» Viajar treinta años después hacia la Exposición Universal de 1992 es recordar con añoranza todo lo que se ha perdido con el paso de los años
| Parte del Pabellón de Hungría treinta años después | Imagen propia |
Isla de la Cartuja inauguró la Exposición Universal en 1992. Treinta años después, la huella de aquella
exposición tecnológica sigue perdurando, aunque de una manera más lejana a lo
que fue aquella presentación de pabellones.
Algunos de esos edificios han sido destruidos, varios de ellos son, el pabellón de China, Noruega, Tailandia, Australia; muchos otros han sido acaparados por grandes empresas; y los demás componen las ruinas de aquellas hectáreas, las cuales protagonizaron grandes triunfos por aquellas fechas en la capital andaluza.
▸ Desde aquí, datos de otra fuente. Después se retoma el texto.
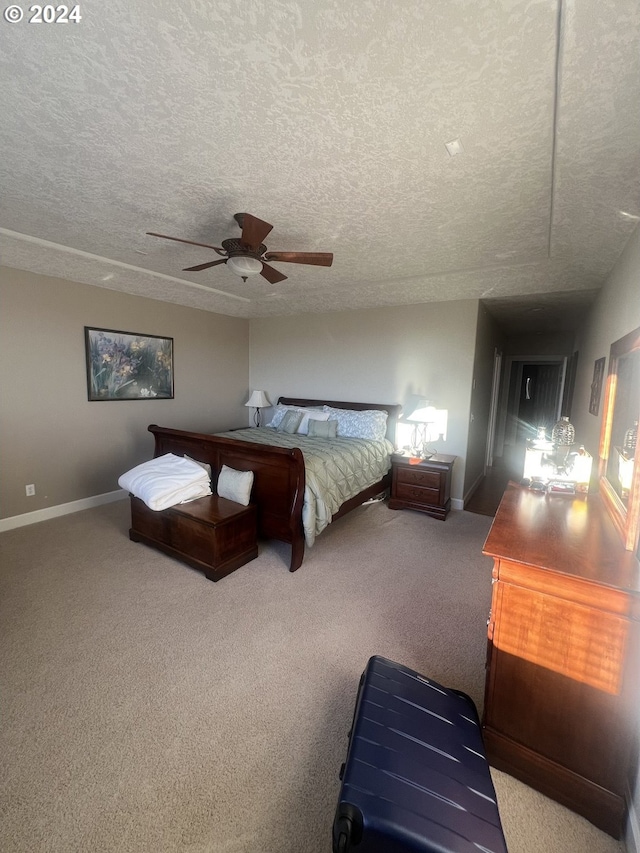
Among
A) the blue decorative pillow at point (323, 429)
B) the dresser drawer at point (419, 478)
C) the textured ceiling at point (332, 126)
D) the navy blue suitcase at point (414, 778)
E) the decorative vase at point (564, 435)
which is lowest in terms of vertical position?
the navy blue suitcase at point (414, 778)

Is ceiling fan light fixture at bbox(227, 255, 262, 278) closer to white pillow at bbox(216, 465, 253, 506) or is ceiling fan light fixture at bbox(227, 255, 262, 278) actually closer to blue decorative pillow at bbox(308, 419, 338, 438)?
white pillow at bbox(216, 465, 253, 506)

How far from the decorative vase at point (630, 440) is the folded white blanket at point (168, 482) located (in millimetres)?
2846

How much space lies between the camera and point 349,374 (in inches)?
194

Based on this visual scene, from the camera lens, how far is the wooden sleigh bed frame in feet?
9.18

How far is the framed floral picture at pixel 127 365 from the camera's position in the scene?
13.0ft

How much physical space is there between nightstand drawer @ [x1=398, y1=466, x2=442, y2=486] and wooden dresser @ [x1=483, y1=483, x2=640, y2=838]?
2494 mm

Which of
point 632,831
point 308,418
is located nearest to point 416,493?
point 308,418

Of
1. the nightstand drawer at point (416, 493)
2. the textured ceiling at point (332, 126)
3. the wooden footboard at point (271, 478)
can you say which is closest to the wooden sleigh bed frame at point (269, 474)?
the wooden footboard at point (271, 478)

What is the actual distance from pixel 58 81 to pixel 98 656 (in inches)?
103

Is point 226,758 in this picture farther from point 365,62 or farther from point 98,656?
point 365,62

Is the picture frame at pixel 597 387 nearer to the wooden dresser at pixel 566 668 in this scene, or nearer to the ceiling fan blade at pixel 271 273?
the wooden dresser at pixel 566 668

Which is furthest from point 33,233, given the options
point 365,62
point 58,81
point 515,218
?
point 515,218

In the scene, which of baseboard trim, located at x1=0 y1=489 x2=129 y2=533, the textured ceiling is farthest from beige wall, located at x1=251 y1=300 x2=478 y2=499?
baseboard trim, located at x1=0 y1=489 x2=129 y2=533

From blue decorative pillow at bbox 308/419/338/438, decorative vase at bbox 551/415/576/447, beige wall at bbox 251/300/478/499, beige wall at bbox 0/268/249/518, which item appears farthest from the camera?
blue decorative pillow at bbox 308/419/338/438
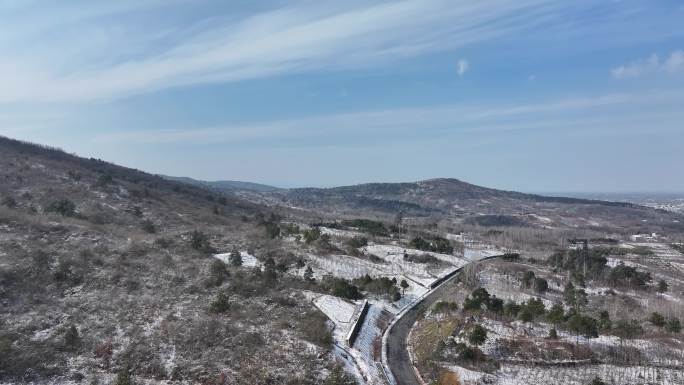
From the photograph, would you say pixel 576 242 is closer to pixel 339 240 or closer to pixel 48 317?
pixel 339 240

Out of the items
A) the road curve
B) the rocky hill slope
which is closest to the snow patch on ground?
the rocky hill slope

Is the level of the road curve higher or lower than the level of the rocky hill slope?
lower

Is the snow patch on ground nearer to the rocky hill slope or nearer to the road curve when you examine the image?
the rocky hill slope

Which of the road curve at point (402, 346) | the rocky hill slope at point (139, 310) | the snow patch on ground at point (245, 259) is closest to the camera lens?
the rocky hill slope at point (139, 310)

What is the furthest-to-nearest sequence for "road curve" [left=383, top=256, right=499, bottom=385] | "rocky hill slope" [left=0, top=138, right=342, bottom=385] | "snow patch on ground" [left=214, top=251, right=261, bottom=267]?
"snow patch on ground" [left=214, top=251, right=261, bottom=267], "road curve" [left=383, top=256, right=499, bottom=385], "rocky hill slope" [left=0, top=138, right=342, bottom=385]

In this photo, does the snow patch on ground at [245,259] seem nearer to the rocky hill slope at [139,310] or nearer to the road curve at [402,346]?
the rocky hill slope at [139,310]

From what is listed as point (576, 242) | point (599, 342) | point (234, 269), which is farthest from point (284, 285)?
point (576, 242)

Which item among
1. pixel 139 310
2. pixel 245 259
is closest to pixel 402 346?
pixel 139 310

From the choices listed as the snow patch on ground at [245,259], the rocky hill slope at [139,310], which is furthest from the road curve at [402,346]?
A: the snow patch on ground at [245,259]
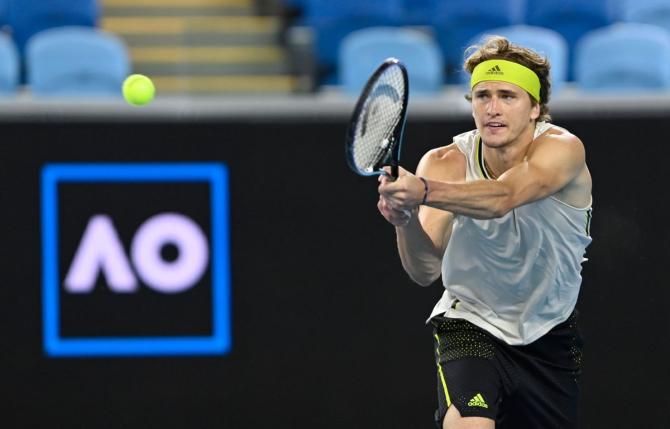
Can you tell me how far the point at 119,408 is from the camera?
5.75 m

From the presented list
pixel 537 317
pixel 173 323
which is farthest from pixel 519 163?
pixel 173 323

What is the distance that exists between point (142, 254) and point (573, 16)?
14.6 ft

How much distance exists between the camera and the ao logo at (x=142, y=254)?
569 centimetres

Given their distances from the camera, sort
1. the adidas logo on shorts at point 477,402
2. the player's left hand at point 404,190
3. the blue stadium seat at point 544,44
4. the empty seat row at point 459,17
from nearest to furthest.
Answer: the player's left hand at point 404,190 → the adidas logo on shorts at point 477,402 → the blue stadium seat at point 544,44 → the empty seat row at point 459,17

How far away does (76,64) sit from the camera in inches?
283

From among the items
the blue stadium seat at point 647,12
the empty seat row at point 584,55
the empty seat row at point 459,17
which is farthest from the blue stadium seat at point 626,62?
the blue stadium seat at point 647,12

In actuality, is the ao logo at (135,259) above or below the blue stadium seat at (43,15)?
below

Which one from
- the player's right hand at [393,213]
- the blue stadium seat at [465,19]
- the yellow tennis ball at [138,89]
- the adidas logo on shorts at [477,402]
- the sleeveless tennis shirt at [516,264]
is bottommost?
the adidas logo on shorts at [477,402]

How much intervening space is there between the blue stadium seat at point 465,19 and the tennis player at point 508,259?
418cm

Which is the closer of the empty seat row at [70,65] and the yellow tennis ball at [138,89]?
the yellow tennis ball at [138,89]

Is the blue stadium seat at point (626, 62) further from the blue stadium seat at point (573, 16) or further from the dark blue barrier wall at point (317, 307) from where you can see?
the dark blue barrier wall at point (317, 307)

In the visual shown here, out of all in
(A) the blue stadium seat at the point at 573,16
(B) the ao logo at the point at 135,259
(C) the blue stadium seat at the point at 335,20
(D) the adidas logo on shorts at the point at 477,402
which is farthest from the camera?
(A) the blue stadium seat at the point at 573,16

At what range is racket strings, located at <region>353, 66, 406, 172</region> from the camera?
12.7ft

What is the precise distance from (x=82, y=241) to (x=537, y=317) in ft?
7.59
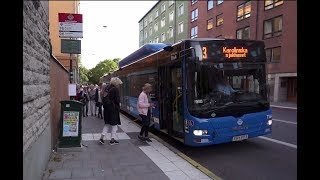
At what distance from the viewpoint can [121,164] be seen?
305 inches

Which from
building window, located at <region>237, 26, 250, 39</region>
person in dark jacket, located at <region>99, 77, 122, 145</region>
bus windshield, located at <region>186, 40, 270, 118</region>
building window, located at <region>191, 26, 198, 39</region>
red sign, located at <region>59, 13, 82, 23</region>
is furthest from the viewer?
building window, located at <region>191, 26, 198, 39</region>

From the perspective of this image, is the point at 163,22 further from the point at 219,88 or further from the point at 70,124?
the point at 219,88

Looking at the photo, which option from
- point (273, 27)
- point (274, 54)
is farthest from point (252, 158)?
point (273, 27)

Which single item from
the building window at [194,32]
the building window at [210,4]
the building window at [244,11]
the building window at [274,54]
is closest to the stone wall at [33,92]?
the building window at [274,54]

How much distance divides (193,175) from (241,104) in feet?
9.39

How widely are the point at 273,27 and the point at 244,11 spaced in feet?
19.1

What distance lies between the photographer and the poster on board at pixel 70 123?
29.9 feet

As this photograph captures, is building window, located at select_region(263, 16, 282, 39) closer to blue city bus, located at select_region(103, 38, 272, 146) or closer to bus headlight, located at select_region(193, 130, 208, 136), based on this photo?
blue city bus, located at select_region(103, 38, 272, 146)

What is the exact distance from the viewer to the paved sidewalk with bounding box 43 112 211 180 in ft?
22.3

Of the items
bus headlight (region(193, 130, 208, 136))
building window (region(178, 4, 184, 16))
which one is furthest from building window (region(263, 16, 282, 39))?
bus headlight (region(193, 130, 208, 136))

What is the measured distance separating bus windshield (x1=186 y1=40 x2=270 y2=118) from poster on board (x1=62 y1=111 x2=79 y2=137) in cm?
277

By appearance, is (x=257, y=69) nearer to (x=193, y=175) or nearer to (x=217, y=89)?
(x=217, y=89)

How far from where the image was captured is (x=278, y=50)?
1355 inches
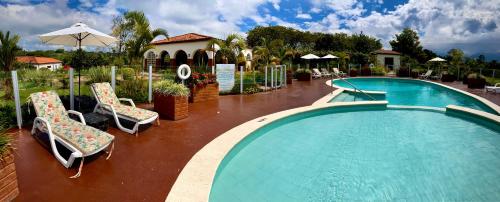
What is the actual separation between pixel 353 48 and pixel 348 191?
5683 centimetres

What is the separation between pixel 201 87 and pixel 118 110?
3.97 metres

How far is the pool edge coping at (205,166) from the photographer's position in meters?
3.18

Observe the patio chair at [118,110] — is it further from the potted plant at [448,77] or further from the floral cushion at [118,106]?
the potted plant at [448,77]

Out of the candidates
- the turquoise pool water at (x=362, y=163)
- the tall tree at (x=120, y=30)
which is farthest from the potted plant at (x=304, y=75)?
the tall tree at (x=120, y=30)

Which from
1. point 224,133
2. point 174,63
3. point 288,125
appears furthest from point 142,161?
point 174,63

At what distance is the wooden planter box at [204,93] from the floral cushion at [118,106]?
326 cm

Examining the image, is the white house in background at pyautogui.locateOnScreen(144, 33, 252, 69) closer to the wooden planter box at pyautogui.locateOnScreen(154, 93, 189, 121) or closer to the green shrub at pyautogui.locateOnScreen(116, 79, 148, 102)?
the green shrub at pyautogui.locateOnScreen(116, 79, 148, 102)

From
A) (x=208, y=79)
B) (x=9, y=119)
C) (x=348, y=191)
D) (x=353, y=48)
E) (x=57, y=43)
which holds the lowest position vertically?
(x=348, y=191)

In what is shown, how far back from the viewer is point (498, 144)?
20.8ft

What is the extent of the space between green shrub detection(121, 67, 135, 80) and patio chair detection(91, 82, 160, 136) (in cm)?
344

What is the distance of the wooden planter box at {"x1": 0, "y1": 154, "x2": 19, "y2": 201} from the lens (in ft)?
9.06

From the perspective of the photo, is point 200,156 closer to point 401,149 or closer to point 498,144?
point 401,149

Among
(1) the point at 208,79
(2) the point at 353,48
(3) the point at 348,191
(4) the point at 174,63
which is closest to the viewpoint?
(3) the point at 348,191

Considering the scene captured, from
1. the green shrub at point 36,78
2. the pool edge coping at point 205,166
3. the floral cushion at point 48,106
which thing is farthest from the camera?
the green shrub at point 36,78
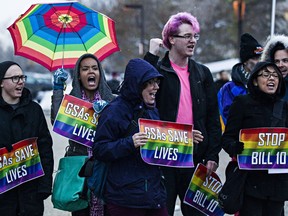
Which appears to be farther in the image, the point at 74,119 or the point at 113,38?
the point at 113,38

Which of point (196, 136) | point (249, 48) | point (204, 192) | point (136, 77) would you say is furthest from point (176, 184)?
point (249, 48)

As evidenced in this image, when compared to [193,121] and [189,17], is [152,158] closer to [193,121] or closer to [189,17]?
[193,121]

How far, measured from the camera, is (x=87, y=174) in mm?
3977

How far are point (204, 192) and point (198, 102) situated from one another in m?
0.75

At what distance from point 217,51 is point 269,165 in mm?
41348

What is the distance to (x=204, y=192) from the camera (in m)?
4.41

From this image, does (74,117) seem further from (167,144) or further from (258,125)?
(258,125)

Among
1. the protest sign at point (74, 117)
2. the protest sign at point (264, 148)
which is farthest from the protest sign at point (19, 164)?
the protest sign at point (264, 148)

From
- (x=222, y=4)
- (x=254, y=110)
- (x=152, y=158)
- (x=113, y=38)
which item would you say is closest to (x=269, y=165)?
(x=254, y=110)

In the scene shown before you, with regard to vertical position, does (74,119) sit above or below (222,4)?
below

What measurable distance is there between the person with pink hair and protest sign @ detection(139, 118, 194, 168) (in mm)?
294

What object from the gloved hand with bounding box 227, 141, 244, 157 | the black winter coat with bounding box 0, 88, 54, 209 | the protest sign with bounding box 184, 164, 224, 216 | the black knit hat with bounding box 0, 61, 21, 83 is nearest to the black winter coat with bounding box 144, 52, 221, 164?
the protest sign with bounding box 184, 164, 224, 216

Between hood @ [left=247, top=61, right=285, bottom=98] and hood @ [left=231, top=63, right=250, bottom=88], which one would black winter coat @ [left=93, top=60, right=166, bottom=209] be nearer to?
hood @ [left=247, top=61, right=285, bottom=98]

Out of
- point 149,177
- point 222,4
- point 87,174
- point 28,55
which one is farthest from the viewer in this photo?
point 222,4
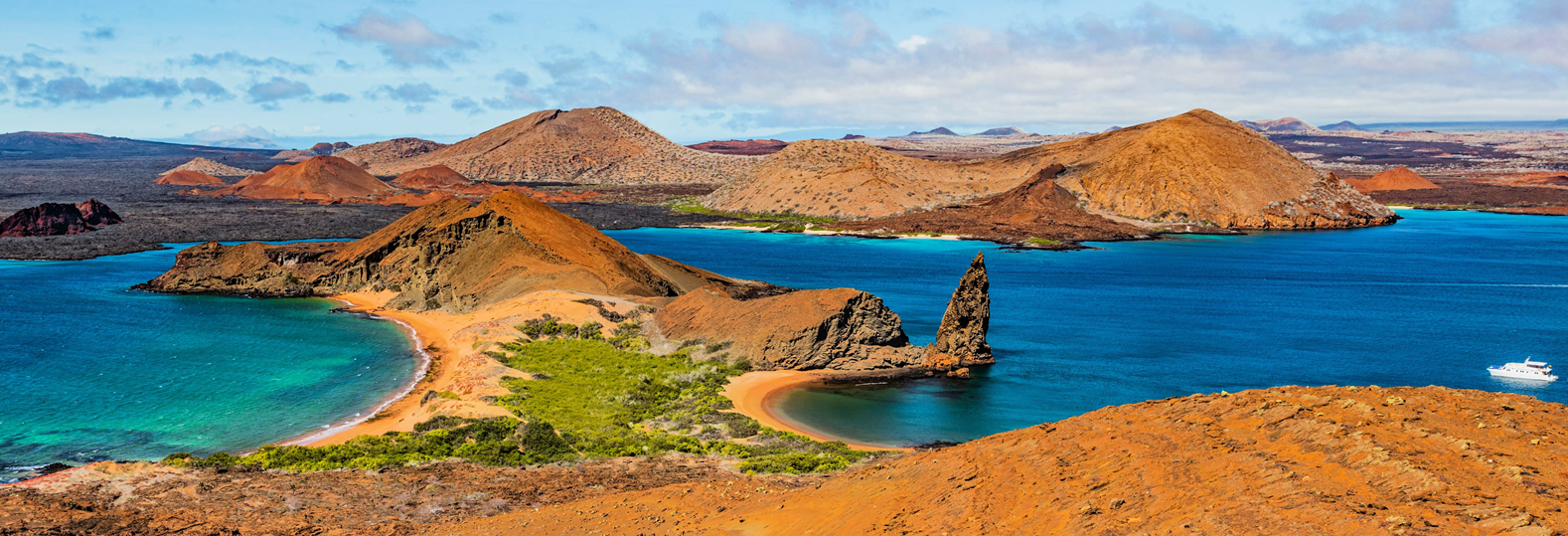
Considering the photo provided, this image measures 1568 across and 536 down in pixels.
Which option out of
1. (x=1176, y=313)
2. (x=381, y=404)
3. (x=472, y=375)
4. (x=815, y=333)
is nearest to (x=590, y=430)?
(x=472, y=375)

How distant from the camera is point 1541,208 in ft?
596

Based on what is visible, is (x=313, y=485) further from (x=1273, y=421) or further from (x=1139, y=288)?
(x=1139, y=288)

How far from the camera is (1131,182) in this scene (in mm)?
157125

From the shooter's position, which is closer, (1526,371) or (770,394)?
(770,394)

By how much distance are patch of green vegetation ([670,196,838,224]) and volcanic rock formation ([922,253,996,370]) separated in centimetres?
10123

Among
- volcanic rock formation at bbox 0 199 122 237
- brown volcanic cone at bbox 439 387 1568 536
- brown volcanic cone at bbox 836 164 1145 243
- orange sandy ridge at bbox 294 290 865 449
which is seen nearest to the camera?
brown volcanic cone at bbox 439 387 1568 536

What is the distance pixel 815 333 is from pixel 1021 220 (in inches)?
4039

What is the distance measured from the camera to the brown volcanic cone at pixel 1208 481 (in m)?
14.7

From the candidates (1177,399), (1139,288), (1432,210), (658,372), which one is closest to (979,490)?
(1177,399)

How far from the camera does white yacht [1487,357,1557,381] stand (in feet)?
156

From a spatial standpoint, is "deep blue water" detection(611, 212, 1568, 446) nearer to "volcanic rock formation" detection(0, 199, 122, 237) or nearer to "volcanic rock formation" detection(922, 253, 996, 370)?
"volcanic rock formation" detection(922, 253, 996, 370)

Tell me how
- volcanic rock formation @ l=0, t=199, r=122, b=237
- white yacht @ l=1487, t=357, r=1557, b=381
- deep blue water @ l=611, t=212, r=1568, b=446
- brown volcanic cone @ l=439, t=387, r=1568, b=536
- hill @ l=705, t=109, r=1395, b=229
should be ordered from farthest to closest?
1. hill @ l=705, t=109, r=1395, b=229
2. volcanic rock formation @ l=0, t=199, r=122, b=237
3. white yacht @ l=1487, t=357, r=1557, b=381
4. deep blue water @ l=611, t=212, r=1568, b=446
5. brown volcanic cone @ l=439, t=387, r=1568, b=536

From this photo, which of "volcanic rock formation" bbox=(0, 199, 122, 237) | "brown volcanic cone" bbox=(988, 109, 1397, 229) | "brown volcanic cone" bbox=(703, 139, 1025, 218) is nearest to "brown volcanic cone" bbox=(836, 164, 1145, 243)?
"brown volcanic cone" bbox=(703, 139, 1025, 218)

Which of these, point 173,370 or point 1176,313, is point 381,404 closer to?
point 173,370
El pabellón de Corea es una de
las construcciones que se realizaron de forma efímera, pero que consiguió
salvarse perteneciendo, hoy en día, a la empresa “Alter Technology”, firma
sevillana dedicada al campo aeronáutico espacial y los satélites artificiales.
En el cruce de la Avenida de los Descubrimientos y la Avenida Uno se encuentran
dos “X” de construcción las cuales simbolizan el pabellón de México, edificio
que podría haber conservado su puente y su estructura metálica, pero que
finalmente fue destruido y pasó a manos de la empresa española Sevilla Service.
Cerca de este, se encuentra el pabellón de España, significativo y llamativo
por conservar la bandera del país en la parte superior, aunque con la franja
roja de arriba algo deteriorada. Pero para llamativa, la gran edificación de
madera realizada por Imre Makovecz, maestro de la arquitectura orgánica europea del pabellón de Hungría. Fue restaurado en 2001 y utilizado en varias
ocasiones, pero a pesar de ello quisieron demolerlo y la presión ciudadana hizo
que en 2007 se declarara BIC. Sin ninguna duda, el edificio más demandado y con
más ambiente es el de Italia por ser actualmente sede de oficinas como ACISA y
el grupo AYESA.
| Flores que rodean todo lo que queda del conjunto expositivo | Imagen propia |
Uno de los hitos más representativos
de la exposición fue la Esfera Bioclimática, la cual formaba parte del sistema de microclima. Desde la misma se puede observar al fondo lo que queda de la
parte de la Unión Europea.
Otro de los pabellones que se libró de la demolición fue el de Marruecos. El cual podría haberse aprovechado, pero que el gobierno marroquí se interpuso ante cualquier proyecto. Esta obra llama mucho la atención porque está repleta de detalles esculpidos por más de 600 marroquíes incluso muchos de ellos tallados a mano. Lo más significativo del mismo son sus arcos que en su día daban entrada a los llamados jardines andaluces.
| Arcos situados al frente del Pabellón de Marruecos | Imagen propia |
Sevilla dispuso de 215 hectáreas, pero no cabe duda de que la mayoría de las mismas ahora están conformadas por ruinas ya que tan solo se conservan 32 de los 102 pabellones que formaban el conjunto denominado “La Era de los Descubrimientos”.